O fim da Guerra Fria e a consolidação do processo de globalização econômica criaram a ilusão de vitória definitiva do liberalismo mundo afora e de um mundo cada vez mais americanizado. Consumo desenfreado, expansão do crédito, expansão do mercado de sub-prime e derivativos, monetarismo, privatizações, profunda desregulamentação dos mercados, bolhas especulativas nas grandes bolsas de valores foram ingredientes que passaram a fomentar uma nova crise econômica internacional a partir do final da primeira década dos anos 2000. Em 2008 os EUA foram sacudidos por uma sequência de insolvências de grandes bancos e instituições nas áreas do financiamento imobiliário e seguro, com reflexos imediatos sobre o mercado internacional, principalmente na Europa e Japão. Ficava claro que o abandono da regulamentação estatal dos mercados deixou aberto o caminho para a cobiça e a ganância desmedidas dos grandes investidores e das grandes corporações mundiais. Muito bem mostrado pelo filme de Charles Ferguson, Inside Job que mostrou como os grandes agentes econômicos dos EUA e Europa permitiram que países inteiros fossem à bancarrota para saciar sua sede por lucros fáceis.

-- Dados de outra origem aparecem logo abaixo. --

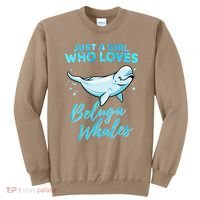Just A Girl Who Loves Beluga Whales Cute Whale Sweatshirt thumb 0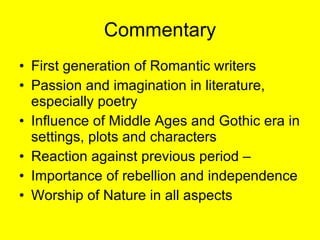 Commentary First generation of Romantic writers Passion and imagination in literature, especially poetry Influence of Middle Ages and Gothic era in settings, plots and characters Reaction against previous period –  Importance of rebellion and independence Worship of Nature in all aspects 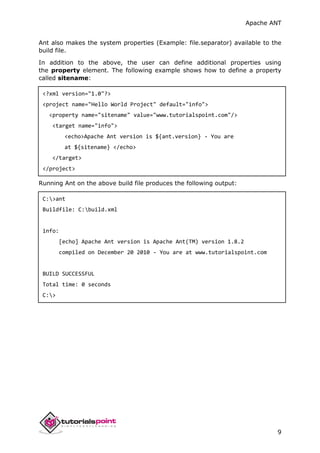 Apache ANT
9
Ant also makes the system properties (Example: file.separator) available to the
build file.
In addition to the above, the user can define additional properties using
the property element. The following example shows how to define a property
called sitename:
<?xml version="1.0"?>
<project name="Hello World Project" default="info">
<property name="sitename" value="www.tutorialspoint.com"/>
<target name="info">
<echo>Apache Ant version is ${ant.version} - You are
at ${sitename} </echo>
</target>
</project>
Running Ant on the above build file produces the following output:
C:>ant
Buildfile: C:build.xml
info:
[echo] Apache Ant version is Apache Ant(TM) version 1.8.2
compiled on December 20 2010 - You are at www.tutorialspoint.com
BUILD SUCCESSFUL
Total time: 0 seconds
C:>
 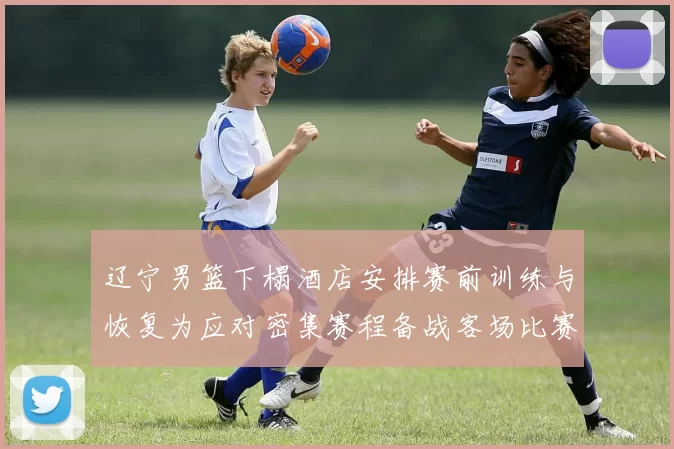 辽宁男篮下榻酒店安排赛前训练与恢复为应对密集赛程备战客场比赛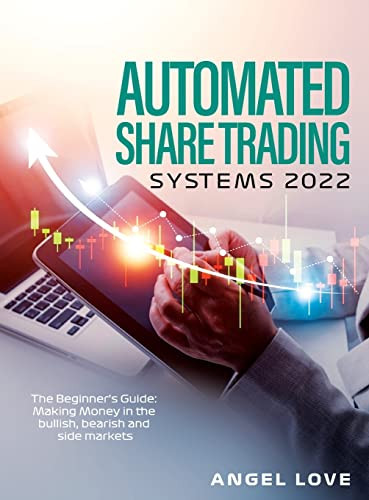 Automated Share Trading Systems 2022: The Beginner's Guide: Making Money In The Bullish, Bearish And Side Markets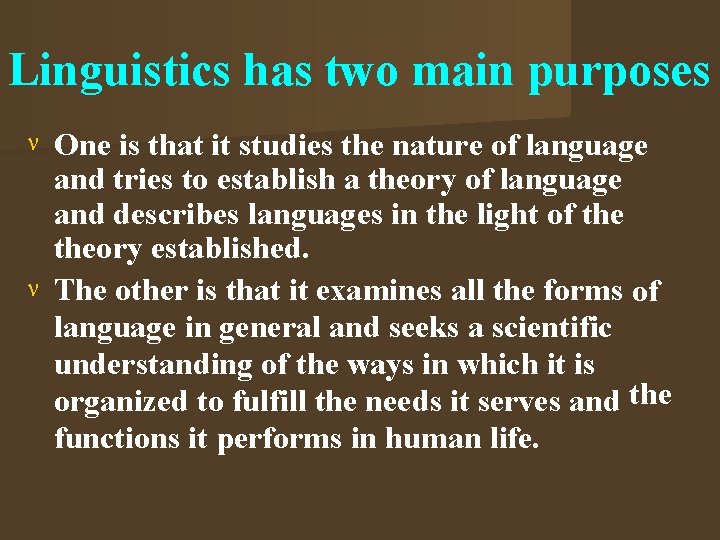 Linguistics has two main purposes One is that it studies the nature of language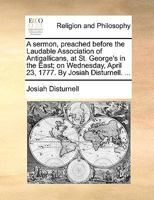 A sermon, preached before the Laudable Association of Antigallicans, at St. George's in the East; on Wednesday, April 23, 1777. By Josiah Disturnell. ... 1140788361 Book Cover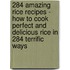 284 Amazing Rice Recipes - How to Cook Perfect and Delicious Rice in 284 Terrific Ways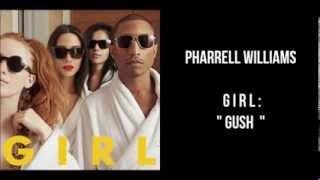 Pharrell Williams - GIRL. Gush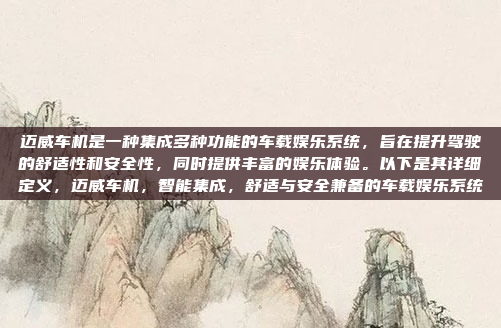迈威车机是一种集成多种功能的车载娱乐系统，旨在提升驾驶的舒适性和安全性，同时提供丰富的娱乐体验。以下是其详细定义，迈威车机，智能集成，舒适与安全兼备的车载娱乐系统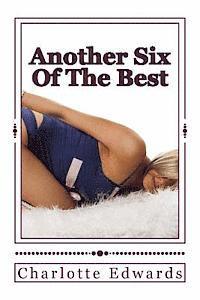 bokomslag Another Six Of The Best: A collection of hot erotic stories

No Brasil, um Presidente operário e semianalfabeto, de forma magistral, adotou uma série de políticas intervencionistas e redistributivas que acabaram por aquecer o mercado interno a ponto de o país ver passar ao largo uma das mais graves crises econômicas mundiais. Quando afirmou que a crise seria sentida como uma simples “marolinha” e não como um tsunami, a direita reacionária e conservadora imediatamente começou a esbravejar junto aos seus aliados midiáticos tentando impor uma pauta econômica baseada em políticas restritivas, na esperança de verem suas ideias neoliberais servindo de norte novamente. Felizmente predominou a tese keynesiana e como uma espécie de New Deal tupiniquim uma série de ações e programas, como a valorização do salário mínimo, Bolsa Família, Minha Casa-Minha Vida, PAC, entre outros, permitiram ao mercado manter-se aquecido sem ser contagiado de morte pela crise que jogava no fundo do poço as grandes economias capitalistas mundiais.

Mas, voltemos aos rumos da economia mundial. Provavelmente daqui a algumas décadas quando os historiadores forem escrever sobre os nossos dias dirão que 2012 foi o ano em que prevaleceu a estupidez político-econômica entre os líderes das nações mais ricas do mundo que insistiram em cometer os mesmos erros e equívocos monetaristas de sempre. Ao invés de promoverem a regulamentação do mercado financeiro, de levarem a cabo políticas intervencionistas e expansionistas visando a recuperação do crédito seguro, do consumo, da renda e do emprego, preferiram manter “um aperto equivocado na política monetária e fiscal” arrastando para baixo a economia de seus países e fazendo prolongar ainda mais a depressão iniciada em 2008, como afirma o editor de economia do The Economist, Zanny Minton Beddoes.

Economistas e políticos deveriam se dedicar a conhecer mais a fundo os processos históricos. Deveriam aprender com os erros do passado e fazer as escolhas certas. É claro que por serem de carne e osso como todos nós estão sujeitos ao erro todo o tempo, mas repetir o mesmo erro é burrice. Os países emergentes estão mostrando o caminho. Previsões feitas pela Economist Intelligence Unit mostram que os BRICs deverão continuar crescendo a taxas muito maiores que os países ricos [Brasil (3,5%), Rússia (3,7%), índia (7,8%) e China (8,2%), EUA (1,3%), Zona do Euro (-0,3%) e Japão (2,2%)]. Portanto, como disse Zanny Minton, “o quão sombrio 2012 será vai depender de até onde, e por quanto tempo, os políticos vão insistir com suas políticas equivocadas.”

NOTA DA REDAÇÃO: DIMAS E. SOARES FERREIRA é doutorando em Ciência Política pela UFMG e Mestre em Ciências Sociais pela PUCMinas (Gestão de Cidades). Diretor do Sinpro Minas; Coordenador de Comunicação do Instituto 1o de Maio; Professor da Epcar e Unipac; Atua como revisor do eJournal of eDemocracy and Open Government (www.jedem.org). Vencedor do XI Prêmio Tesouro Nacional em 2006. Articulista político do site barbacenaonline desde 2001.